In Qing China, the Yonghzheng Emperor banned the teaching of Christianity—sort of. Catholic missionaries had been active in China since 1602, when Matteo Ricci arrived in Beijing and in fact Jesuit priests had long proved useful as advisors to the court on astronomy and scientific matters. But missionaries working in the provinces were seen as threatening to a Confucian society. The ban reflected that division: foreign priests were allowed to remain in the capital but missionaries working outside Beijing were required to move to the Portuguese enclave at Macau. Qing subjects were prohibited from practicing Christianity—which may or may not have worked. It is hard to enforce belief.

Glassblower Gabriel Fahrenheit developed the Fahrenheit temperature scale. He had previously invented the first precision thermometer, using mercury instead of alcohol. (And because it was the obvious question to ask: Swedish astronomer Anders Celsius developed his competing temperature scale in 1742.)

Jonathan Swift, published seven satirical pamphlets under the pseudonym M.B. Drapier in which he sought to rouse public opinion in Ireland against a patent that allowed a private contractor in England to minted copper coins to be distributed in Ireland. Swift, and others, objected to the coinage because there were no safeguards to insure the purity of metal used, they believed bribery had been involved in issuing the patent, and widespread resentment about Britain’s colonial control of Ireland’s economy, including control over minting its currency. “Mr. Drapier” became a central figure in the controversy and was treated as a folk hero by the Irish after the British government withdrew the patent.
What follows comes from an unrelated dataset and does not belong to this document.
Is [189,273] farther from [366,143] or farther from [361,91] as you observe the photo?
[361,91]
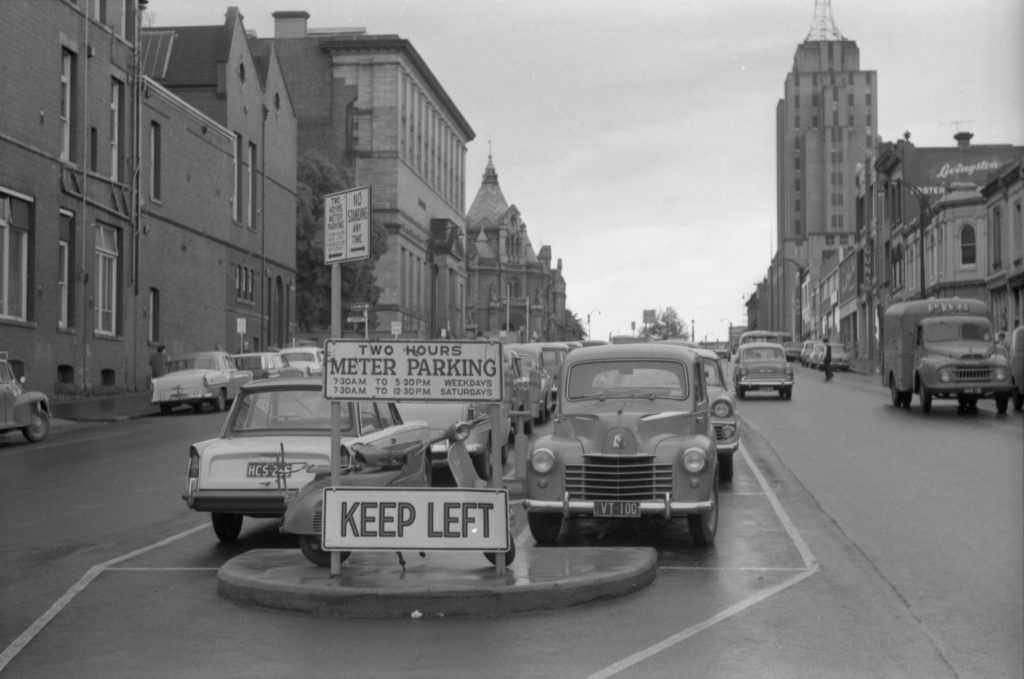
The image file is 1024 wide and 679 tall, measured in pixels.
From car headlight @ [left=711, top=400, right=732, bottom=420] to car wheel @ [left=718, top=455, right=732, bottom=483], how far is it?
1.82 feet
Johann Sebastian Bach led the first performance of his St John Passion in Leipzig on Good Friday. He was a new director of music at the St. Thomas church, and was the congregation’s second choice for the position. As such, he was determined to prove himself with the production of a new work with which to break the Lenten music fast. And prove himself he did.(It was a busy year for Bach. He also wrote his second cantata cycle, totaling 53 new works He also began what would be a twenty-year collaboration with librettist Picander (Christian Friedrich Henrici.)

 

 

* Just in case you’re interested, Philip was born into the French royal family. But his grandmother was the half-sister of the last Hapsburg ruler of Spain, Charles V, who died childless. (His great-grandmother was also a Spanish Hapsburg.) Philip’s accession to the throne led to the War of Spanish Succession because other European powers were worried that uniting France and Spain under a single Bourbon monarch would upset the balance of power. The end result was two Bourbon kings who ruled over two important states.
** NOT to be confused with Catherine II, commonly known as Catherine the Great, who seized the throne from her husband Peter III in 1762 and reigned as empress for 34 years, 4 months, and 8 days—but who’s counting?
***Commoners whom Peter had placed in positions of power based on their competence. They stood opposed to traditional aristocrats. Or more likely, traditional aristocrats opposed them.
****It’s hard to avoid the Hapsburgs.LINK
****I hadn’t heard of him either. Which is one reason to include him here. One of the purposes of these posts is to look briefly at a broad range of historical incidents. (If any of you think these year in review posts are a quick and dirty way to create new posts in the rush of the holiday season, you would be wrong. Each one of them takes somewhere between several and many hours to produce. Just saying.)